The 3% Spending Rule
In my previous blog, Long-term Saving for the Short-term Worker, I wrote about Scott, a TV writer and producer who wants to create a better system for saving more during his high-earning years. But before he does that, he has agreed with me that he needs to figure out what a “minimum lifestyle” means to him. This amount will dictate how much he needs to have saved up so his nest egg can provide him with a base level of recurring and stable income. He can then continue to work on his next TV pilot (or any other project) without having to rely on its success for survival.
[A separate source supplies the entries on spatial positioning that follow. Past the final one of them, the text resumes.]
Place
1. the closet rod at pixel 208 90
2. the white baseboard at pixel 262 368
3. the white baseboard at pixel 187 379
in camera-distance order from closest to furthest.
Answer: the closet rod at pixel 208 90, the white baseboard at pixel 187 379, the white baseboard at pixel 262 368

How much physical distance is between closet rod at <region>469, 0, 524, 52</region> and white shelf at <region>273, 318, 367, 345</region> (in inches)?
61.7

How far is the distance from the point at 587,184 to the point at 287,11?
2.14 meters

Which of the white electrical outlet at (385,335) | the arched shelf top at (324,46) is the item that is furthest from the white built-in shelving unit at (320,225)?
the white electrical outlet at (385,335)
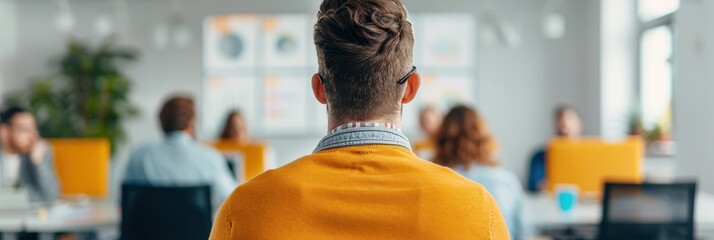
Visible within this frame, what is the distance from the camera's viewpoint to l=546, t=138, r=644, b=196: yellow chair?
4.64 meters

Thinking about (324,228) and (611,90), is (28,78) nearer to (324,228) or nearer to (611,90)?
(611,90)

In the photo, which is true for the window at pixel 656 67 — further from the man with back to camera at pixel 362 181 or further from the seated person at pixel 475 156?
the man with back to camera at pixel 362 181

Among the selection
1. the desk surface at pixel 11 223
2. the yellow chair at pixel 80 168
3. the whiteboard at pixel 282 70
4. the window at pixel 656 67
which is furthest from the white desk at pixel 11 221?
the whiteboard at pixel 282 70

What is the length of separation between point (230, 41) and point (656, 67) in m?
4.49

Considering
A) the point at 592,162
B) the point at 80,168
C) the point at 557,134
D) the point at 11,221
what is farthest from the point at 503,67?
the point at 11,221

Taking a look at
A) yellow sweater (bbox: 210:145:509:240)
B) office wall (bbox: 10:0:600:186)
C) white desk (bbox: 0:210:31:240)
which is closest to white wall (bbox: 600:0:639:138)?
office wall (bbox: 10:0:600:186)

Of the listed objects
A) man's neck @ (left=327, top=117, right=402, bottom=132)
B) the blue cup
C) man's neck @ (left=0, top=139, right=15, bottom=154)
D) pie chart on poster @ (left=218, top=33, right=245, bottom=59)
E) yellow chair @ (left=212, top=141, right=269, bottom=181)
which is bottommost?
the blue cup

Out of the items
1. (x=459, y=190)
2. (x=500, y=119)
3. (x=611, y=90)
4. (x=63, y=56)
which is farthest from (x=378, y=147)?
(x=63, y=56)

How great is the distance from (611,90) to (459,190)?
25.3 feet

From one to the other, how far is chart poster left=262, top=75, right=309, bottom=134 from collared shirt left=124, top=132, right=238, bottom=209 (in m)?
5.37

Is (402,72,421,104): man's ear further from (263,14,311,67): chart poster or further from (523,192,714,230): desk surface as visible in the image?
(263,14,311,67): chart poster

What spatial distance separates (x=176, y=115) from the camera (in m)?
4.18

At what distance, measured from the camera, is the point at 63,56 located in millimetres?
9719

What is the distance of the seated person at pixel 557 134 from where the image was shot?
6309mm
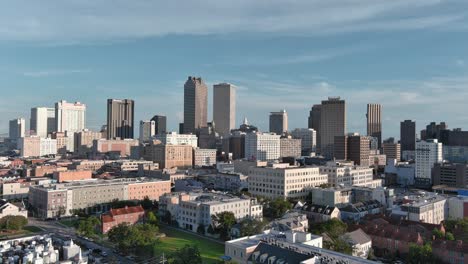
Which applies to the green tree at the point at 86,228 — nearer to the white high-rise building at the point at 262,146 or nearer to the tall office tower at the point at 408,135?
the white high-rise building at the point at 262,146

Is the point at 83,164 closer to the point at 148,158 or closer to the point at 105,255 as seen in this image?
the point at 148,158

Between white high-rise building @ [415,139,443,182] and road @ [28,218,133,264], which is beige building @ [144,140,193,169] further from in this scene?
road @ [28,218,133,264]

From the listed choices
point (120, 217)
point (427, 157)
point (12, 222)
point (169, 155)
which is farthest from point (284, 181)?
point (169, 155)

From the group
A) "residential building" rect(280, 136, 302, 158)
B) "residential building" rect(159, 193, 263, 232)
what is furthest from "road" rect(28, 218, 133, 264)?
"residential building" rect(280, 136, 302, 158)

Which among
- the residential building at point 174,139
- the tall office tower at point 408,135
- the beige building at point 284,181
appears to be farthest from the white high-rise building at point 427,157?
the residential building at point 174,139

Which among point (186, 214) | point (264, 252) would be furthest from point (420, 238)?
point (186, 214)
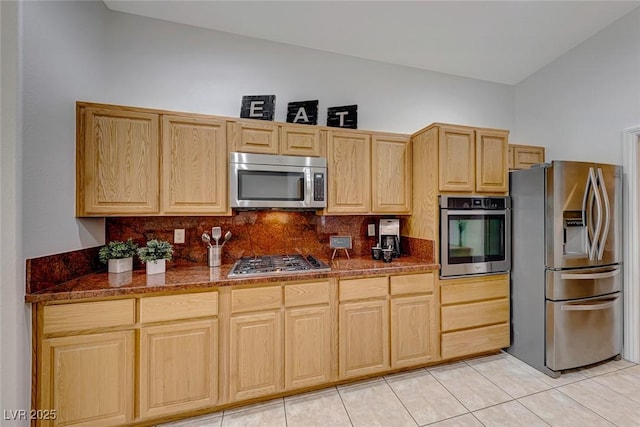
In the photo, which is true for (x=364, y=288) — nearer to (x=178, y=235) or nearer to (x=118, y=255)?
(x=178, y=235)

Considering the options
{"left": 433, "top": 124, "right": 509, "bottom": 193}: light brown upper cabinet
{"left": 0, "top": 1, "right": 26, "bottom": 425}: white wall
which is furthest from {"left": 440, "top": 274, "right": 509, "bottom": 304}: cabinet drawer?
{"left": 0, "top": 1, "right": 26, "bottom": 425}: white wall

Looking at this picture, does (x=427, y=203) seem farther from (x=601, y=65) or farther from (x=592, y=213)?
(x=601, y=65)

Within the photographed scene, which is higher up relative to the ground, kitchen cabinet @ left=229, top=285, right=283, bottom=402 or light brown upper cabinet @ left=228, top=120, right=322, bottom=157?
light brown upper cabinet @ left=228, top=120, right=322, bottom=157

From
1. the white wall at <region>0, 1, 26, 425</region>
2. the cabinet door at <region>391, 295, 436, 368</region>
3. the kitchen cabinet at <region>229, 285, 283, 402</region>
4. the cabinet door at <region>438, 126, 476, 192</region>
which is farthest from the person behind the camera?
the cabinet door at <region>438, 126, 476, 192</region>

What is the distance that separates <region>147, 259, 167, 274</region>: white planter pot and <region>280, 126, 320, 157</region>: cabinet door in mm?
1291

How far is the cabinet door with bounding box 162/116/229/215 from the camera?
198 centimetres

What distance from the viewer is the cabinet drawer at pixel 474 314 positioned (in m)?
2.30

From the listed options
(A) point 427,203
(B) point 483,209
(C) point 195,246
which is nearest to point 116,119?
(C) point 195,246

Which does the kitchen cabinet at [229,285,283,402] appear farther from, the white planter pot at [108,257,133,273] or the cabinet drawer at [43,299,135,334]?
the white planter pot at [108,257,133,273]

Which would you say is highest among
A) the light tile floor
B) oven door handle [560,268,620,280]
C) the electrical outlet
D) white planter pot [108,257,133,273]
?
the electrical outlet

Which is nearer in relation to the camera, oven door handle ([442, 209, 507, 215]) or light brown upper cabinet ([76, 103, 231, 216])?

How much can a person draw from a portfolio annually if he starts well before “retirement age” (i.e. the 60s)? Perhaps you’ve heard of the infamous “4% withdrawal rate” which refers to how much a retired person can draw from their portfolio. Here’s a quick refresher: You reach your 60s, multiply your nest egg by 4% at that time, and use that number as your spending allowance for the rest of your life. Got $2 million at age 65? Then you can plan to withdraw roughly $80,000 annually forever (plus annual cost of living adjustments). If the person doesn’t panic during a market correction (by moving his portfolio to cash), the odds are quite high that he’ll still have some money in the nest egg at age 100.
But Scott wants to use his portfolio to cover his basic needs before he turns 50, so my suggestion is that he drop that 4% rule down to 3%. Why? Most of his withdrawals will be made up of actual portfolio income (dividends from stocks, interest from bonds). Since a very small portion of his cash flow needs, if any, will come from his appreciation, his portfolio should have no trouble maintaining its value over the long-term, even after factoring inflation. While the 4% rule relates to how long a person will need the nest egg to survive, the 3% rule doesn’t. Now what Scott needs to do is determine his minimum lifestyle figure.
Setting His Minimum Lifestyle Number
Scott estimates that he can cover his personal needs in Los Angeles with about $100,000 of annual cash flow. To support this, he’ll need just over $3.3 million (in today’s dollars). Does this mean he’ll stop working once he gets there? Heck no! He still has other goals on his radar and loves the idea of enhancing his personal life in the years where his income is high (who wouldn’t want to celebrate a bit after getting a TV show renewed for a couple more years!?). He also wants to save for a nicer home and private school for his kids.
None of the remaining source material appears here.